One of procurement's value levers is consolidation. The premise being if you buy more from a supplier the price will come down because of the increased cost efficiencies that arise as a result.
The continuum over which consolidation may take place covers:
- Regional business units
- National organisations
- International organisations
- One global organisation
Stakeholders often tell procurement that as an individual they can purchase cheaper than central procurement negotiating on behalf of the national organisation. That may be but for standard and commonly required items once the total cost of sourcing, negotiation, order, shipping, delivery, receipt, payment, storage, use, maintenance and disposal is taken into account it's generally not the case.
There does however seem to be a limit over which the benefits of consolidation no longer hold true and where that limit lies depends on:
- The goods and services involved
- The income/profit/loss involved for both parties (as £ or %)
- The similarity between business requirements
- Power of the buyer
- Power of the supplier
- Cost of research and development
- Cost of tooling or set up
- Competitiveness of the market
- New entrants coming into the market
- Substitutes available
- Political, economic, sociological, technological, environmental and legislative factors
For some goods and services therefore negotiation at an individual level might make sense, and for others negotiation at global level may be preferable.

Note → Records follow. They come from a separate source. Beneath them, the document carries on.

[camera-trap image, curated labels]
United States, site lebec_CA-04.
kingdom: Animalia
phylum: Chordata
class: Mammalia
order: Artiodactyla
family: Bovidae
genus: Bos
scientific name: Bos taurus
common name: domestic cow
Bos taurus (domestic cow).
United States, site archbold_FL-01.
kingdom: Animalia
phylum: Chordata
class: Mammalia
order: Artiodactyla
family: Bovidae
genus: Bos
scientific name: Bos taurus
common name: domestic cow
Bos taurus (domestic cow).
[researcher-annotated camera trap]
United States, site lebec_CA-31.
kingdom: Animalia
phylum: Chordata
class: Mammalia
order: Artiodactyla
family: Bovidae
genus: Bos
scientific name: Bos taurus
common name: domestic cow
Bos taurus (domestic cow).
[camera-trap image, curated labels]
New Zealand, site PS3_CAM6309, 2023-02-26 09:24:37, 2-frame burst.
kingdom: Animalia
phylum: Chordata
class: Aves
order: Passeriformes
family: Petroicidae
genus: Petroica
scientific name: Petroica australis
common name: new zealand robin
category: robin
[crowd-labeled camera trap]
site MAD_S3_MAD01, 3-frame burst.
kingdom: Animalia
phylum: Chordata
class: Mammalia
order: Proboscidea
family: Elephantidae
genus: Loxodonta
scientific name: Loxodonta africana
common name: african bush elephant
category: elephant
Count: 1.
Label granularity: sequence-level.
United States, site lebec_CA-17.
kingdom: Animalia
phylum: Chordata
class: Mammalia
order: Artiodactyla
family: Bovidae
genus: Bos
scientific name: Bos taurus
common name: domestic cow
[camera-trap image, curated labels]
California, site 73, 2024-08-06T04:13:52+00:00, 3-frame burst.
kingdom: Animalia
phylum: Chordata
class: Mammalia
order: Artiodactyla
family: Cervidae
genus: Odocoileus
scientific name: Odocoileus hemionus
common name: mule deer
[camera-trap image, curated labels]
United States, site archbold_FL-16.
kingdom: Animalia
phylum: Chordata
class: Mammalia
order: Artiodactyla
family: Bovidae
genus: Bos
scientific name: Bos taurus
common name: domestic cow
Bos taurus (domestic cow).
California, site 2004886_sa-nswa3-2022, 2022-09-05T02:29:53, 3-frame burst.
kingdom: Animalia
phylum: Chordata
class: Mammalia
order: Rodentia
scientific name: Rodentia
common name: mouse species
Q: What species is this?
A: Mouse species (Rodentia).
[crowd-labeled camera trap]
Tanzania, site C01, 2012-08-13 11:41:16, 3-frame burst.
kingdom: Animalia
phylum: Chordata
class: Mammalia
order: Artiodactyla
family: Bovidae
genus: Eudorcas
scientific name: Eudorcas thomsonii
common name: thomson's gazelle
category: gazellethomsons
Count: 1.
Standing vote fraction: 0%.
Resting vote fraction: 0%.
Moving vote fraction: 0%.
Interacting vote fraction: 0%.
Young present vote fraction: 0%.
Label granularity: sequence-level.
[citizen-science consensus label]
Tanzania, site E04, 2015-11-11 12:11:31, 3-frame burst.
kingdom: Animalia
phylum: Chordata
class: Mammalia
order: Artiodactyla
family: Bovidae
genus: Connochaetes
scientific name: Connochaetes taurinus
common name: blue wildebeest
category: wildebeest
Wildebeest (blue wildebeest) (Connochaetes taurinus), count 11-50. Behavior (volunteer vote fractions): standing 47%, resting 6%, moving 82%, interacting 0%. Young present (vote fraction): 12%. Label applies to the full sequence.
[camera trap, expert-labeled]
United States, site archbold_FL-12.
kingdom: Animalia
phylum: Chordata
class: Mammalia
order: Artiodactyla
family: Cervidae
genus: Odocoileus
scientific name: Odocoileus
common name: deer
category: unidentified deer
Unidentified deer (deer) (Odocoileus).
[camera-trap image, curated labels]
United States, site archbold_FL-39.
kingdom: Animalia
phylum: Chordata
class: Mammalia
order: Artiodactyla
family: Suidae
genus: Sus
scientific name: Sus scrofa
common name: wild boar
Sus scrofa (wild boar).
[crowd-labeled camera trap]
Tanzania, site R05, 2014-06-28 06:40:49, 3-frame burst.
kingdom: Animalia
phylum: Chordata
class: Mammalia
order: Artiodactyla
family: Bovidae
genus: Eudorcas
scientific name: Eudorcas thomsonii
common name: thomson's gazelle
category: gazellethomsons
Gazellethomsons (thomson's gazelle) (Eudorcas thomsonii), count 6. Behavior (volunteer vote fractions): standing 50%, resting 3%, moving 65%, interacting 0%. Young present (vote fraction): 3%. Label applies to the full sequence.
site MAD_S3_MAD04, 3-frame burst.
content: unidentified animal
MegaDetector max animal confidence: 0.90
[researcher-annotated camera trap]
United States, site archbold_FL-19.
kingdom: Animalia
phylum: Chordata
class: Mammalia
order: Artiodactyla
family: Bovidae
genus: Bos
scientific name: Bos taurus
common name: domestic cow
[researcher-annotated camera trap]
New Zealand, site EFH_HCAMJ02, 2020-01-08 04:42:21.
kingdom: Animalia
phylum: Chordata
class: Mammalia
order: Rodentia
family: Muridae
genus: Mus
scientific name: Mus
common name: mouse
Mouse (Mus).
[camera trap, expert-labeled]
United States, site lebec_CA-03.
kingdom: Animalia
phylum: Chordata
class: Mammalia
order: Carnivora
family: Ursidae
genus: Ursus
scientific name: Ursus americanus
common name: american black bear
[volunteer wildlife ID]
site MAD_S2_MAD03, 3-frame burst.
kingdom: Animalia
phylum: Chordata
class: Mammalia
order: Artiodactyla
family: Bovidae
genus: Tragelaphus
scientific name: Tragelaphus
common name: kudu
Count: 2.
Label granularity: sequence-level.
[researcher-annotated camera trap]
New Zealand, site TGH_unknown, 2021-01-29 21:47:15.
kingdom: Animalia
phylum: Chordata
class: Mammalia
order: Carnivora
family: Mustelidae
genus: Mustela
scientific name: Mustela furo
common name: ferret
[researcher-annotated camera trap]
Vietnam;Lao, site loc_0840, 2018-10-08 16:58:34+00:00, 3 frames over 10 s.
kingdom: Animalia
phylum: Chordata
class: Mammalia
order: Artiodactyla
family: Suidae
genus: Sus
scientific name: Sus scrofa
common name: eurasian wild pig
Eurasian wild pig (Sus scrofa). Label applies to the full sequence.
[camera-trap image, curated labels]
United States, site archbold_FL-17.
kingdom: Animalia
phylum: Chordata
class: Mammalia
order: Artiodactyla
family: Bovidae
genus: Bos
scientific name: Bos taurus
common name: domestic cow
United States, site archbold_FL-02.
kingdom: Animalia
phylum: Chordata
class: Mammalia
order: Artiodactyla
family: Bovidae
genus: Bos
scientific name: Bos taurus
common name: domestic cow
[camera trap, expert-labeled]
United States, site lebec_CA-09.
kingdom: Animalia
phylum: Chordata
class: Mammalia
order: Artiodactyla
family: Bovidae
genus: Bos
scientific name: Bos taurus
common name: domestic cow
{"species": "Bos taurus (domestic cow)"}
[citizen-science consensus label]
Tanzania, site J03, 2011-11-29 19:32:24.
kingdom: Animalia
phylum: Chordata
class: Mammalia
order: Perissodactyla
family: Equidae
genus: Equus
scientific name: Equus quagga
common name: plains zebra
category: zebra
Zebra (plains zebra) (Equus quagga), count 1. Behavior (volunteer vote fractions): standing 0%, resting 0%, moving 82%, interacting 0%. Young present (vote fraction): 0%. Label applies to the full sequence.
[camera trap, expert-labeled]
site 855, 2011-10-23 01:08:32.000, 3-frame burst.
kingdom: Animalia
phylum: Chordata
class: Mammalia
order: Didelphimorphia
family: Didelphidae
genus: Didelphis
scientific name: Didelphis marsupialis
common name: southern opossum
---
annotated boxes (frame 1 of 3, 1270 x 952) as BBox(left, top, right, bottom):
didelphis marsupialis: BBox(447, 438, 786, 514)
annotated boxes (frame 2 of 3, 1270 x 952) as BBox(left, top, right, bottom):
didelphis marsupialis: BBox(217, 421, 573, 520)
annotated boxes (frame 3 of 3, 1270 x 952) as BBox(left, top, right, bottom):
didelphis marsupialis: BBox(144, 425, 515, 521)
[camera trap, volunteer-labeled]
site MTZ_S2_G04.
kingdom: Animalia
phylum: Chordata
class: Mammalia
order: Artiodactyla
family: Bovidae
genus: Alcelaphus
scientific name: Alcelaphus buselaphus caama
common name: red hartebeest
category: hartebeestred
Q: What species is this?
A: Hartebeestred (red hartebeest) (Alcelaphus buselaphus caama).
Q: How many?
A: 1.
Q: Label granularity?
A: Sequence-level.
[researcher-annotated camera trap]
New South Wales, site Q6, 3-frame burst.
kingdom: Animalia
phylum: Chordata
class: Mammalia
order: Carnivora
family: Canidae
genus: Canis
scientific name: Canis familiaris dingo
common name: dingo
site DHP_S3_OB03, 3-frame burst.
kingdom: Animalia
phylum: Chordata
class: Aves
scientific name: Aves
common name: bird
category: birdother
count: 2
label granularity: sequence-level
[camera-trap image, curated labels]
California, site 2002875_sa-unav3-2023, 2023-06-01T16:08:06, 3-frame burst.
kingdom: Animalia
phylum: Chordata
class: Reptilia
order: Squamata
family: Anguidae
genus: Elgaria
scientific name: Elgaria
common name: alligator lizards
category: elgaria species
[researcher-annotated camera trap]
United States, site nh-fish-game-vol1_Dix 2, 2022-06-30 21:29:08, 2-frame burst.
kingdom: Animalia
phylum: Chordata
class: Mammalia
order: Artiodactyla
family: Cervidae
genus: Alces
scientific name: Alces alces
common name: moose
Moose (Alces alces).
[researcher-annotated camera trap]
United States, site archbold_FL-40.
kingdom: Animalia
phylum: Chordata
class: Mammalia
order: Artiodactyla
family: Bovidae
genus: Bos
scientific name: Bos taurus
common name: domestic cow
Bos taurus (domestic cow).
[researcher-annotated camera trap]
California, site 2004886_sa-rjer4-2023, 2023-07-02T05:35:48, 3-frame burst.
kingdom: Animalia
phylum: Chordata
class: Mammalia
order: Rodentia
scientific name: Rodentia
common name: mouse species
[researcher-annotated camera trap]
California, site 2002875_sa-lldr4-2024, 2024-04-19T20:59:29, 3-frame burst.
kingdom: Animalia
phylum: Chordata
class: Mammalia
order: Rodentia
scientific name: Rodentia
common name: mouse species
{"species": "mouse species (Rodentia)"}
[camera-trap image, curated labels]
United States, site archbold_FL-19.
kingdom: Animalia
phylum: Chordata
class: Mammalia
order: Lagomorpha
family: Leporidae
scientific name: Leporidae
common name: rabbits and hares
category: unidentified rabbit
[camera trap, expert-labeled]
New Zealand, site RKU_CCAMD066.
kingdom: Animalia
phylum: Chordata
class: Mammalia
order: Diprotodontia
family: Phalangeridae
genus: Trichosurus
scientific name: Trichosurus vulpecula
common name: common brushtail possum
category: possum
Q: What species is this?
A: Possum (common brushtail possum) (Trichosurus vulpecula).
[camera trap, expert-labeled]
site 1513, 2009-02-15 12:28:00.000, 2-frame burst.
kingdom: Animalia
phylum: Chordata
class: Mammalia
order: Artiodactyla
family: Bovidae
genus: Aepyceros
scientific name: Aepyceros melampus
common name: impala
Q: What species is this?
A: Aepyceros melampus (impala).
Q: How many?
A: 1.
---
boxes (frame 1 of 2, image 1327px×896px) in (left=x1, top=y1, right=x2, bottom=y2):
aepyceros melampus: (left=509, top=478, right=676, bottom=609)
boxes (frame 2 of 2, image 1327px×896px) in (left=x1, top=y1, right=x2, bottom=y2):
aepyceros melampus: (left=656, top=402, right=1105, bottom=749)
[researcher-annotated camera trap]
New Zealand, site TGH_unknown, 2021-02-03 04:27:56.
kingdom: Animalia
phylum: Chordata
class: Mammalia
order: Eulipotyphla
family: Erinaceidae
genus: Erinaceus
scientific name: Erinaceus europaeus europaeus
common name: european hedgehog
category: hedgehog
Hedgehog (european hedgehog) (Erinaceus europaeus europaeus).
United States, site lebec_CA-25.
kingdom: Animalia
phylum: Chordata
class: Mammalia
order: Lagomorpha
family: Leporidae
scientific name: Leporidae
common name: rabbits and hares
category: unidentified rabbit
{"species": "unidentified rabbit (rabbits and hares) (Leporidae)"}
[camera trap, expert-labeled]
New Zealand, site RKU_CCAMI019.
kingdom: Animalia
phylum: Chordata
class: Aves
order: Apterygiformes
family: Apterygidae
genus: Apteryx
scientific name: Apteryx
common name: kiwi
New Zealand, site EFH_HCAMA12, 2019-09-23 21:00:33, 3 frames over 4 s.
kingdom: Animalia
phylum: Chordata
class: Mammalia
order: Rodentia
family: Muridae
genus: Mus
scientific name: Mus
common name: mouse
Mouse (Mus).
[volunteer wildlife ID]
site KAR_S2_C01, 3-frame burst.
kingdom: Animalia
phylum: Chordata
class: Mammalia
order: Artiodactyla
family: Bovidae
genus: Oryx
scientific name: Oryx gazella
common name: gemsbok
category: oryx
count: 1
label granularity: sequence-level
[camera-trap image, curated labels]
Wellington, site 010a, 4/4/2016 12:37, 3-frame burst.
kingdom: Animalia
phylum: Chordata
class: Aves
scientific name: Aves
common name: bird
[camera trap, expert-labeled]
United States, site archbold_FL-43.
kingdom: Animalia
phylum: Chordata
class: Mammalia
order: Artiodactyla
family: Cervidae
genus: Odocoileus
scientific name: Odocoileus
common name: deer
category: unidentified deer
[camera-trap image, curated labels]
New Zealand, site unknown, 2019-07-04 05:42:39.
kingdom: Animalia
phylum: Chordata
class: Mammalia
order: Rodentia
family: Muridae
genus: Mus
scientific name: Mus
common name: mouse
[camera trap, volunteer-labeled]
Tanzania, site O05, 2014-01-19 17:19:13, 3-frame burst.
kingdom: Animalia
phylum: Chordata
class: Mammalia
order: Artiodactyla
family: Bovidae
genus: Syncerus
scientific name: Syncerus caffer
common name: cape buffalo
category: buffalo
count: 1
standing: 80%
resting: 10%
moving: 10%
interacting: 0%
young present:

The Scottish independence referendum has similarities with this continuum. Up till now Scotland, a subsidiary of 6.5 million people, has benefited or otherwise from being a member of a bigger organisation of 65 million.
The indyref debate centres on whether Scotland can benefit from being independant or not.
- For some unique requirements specific to living in Scotland then the best place to negotiate and decide on sourcing will undoubtedly be in Scotland. Whether all of these areas are currently within the Scottish parliament's control I can't say.
- For others, where Scottish negotiation power is likely to be low, I can't help but feel being part of a bigger organisation would be of benefit. This undoubtedly involves any relationships with the global market place. Surely a United Kingdon provides better bargaining power than Scotland alone whether based on GDP, population or some other factor?
- Another concern I have is around the size of the set up and running costs. Some of these costs don't increase proportionate to the size of population. So 65m people contribute less per head to these costs than 6.5m would to obtain the same services. I'm not sure yet we fully understand the set up and running costs enough to be able to fully understand the impact of this.
As an English born, Scotland living procurement professional this is one of a series of blogs looking at the analogies between the Scottish independence referendum (Indyref) and procurement. The first blog tackled the need for facts and data to identify the increase and reduction in revenue, cost and risk for every aspect of running Scotland as an independent nation. The second blog considered the belief that the grass isn't always greener on the other side.